**What the task asks**
Reproduce, word for word, the part of the material that opens with the line containing "Do you observe" and continues through the end of the material, with both ends included. Omit the pictures from your answer.

# START OF Data provided

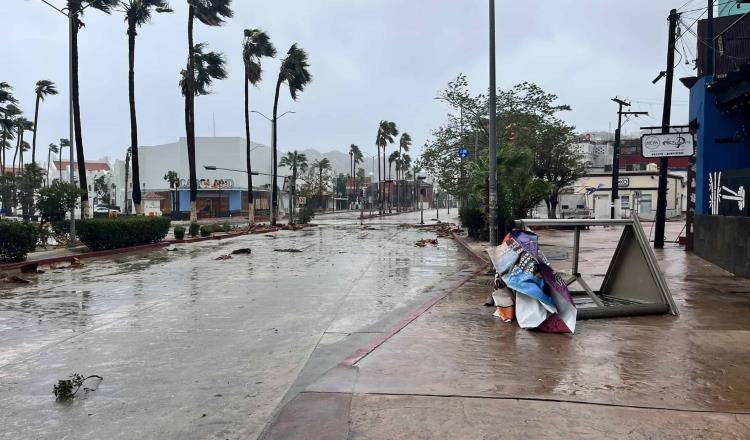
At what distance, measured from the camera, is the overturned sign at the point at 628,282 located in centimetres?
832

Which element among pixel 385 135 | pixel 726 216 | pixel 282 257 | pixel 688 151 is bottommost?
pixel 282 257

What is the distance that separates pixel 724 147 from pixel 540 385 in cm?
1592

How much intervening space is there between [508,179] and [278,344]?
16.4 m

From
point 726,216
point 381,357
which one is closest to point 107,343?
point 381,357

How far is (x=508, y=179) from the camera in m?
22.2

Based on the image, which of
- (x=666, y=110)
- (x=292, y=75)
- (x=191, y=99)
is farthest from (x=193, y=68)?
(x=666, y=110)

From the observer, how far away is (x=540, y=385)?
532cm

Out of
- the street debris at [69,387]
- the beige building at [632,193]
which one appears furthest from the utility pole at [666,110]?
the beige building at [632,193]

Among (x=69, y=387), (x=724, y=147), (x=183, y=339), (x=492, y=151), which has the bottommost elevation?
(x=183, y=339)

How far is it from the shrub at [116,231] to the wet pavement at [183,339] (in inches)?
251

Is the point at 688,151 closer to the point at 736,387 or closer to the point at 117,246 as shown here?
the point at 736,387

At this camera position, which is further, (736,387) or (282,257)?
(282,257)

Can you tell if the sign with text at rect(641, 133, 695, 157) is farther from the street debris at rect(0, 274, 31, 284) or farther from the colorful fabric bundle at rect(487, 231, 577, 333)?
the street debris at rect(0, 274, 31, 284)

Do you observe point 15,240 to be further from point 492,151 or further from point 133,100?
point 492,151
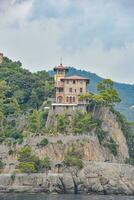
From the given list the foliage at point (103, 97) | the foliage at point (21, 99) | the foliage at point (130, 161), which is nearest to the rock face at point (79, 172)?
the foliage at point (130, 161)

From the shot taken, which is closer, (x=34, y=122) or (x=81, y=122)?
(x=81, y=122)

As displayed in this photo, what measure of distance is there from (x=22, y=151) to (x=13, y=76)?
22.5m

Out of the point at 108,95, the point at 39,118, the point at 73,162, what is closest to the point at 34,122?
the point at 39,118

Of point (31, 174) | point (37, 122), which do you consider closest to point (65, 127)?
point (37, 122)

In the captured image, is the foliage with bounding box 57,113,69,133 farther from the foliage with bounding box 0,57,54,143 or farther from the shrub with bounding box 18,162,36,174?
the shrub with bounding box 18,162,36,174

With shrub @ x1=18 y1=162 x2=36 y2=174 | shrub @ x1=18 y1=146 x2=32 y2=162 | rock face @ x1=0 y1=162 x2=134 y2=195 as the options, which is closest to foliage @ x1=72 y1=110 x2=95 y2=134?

# END OF Data provided

**The completed task**
Do you observe point 15,240 to be further from point 492,151 or further from point 133,100?
point 492,151
From the given list the foliage at point (103, 97) | the foliage at point (21, 99) | the foliage at point (130, 161), which is nearest to the rock face at point (79, 172)?
the foliage at point (130, 161)

From the shot taken, which is closer, (x=34, y=122) or (x=81, y=122)?
(x=81, y=122)

As displayed in this photo, what measure of distance is there from (x=22, y=151) to (x=13, y=76)?
22.5m

Out of the point at 108,95, the point at 39,118, the point at 73,162, what is closest to the point at 34,122?
the point at 39,118

Of point (31, 174) | point (37, 122), which do you consider closest to point (65, 127)?
point (37, 122)

In the captured image, is the foliage with bounding box 57,113,69,133 farther from the foliage with bounding box 0,57,54,143 or farther from the shrub with bounding box 18,162,36,174?
the shrub with bounding box 18,162,36,174

With shrub @ x1=18 y1=162 x2=36 y2=174 | shrub @ x1=18 y1=146 x2=32 y2=162 | rock face @ x1=0 y1=162 x2=134 y2=195 as the options, which is closest to foliage @ x1=72 y1=110 x2=95 y2=134?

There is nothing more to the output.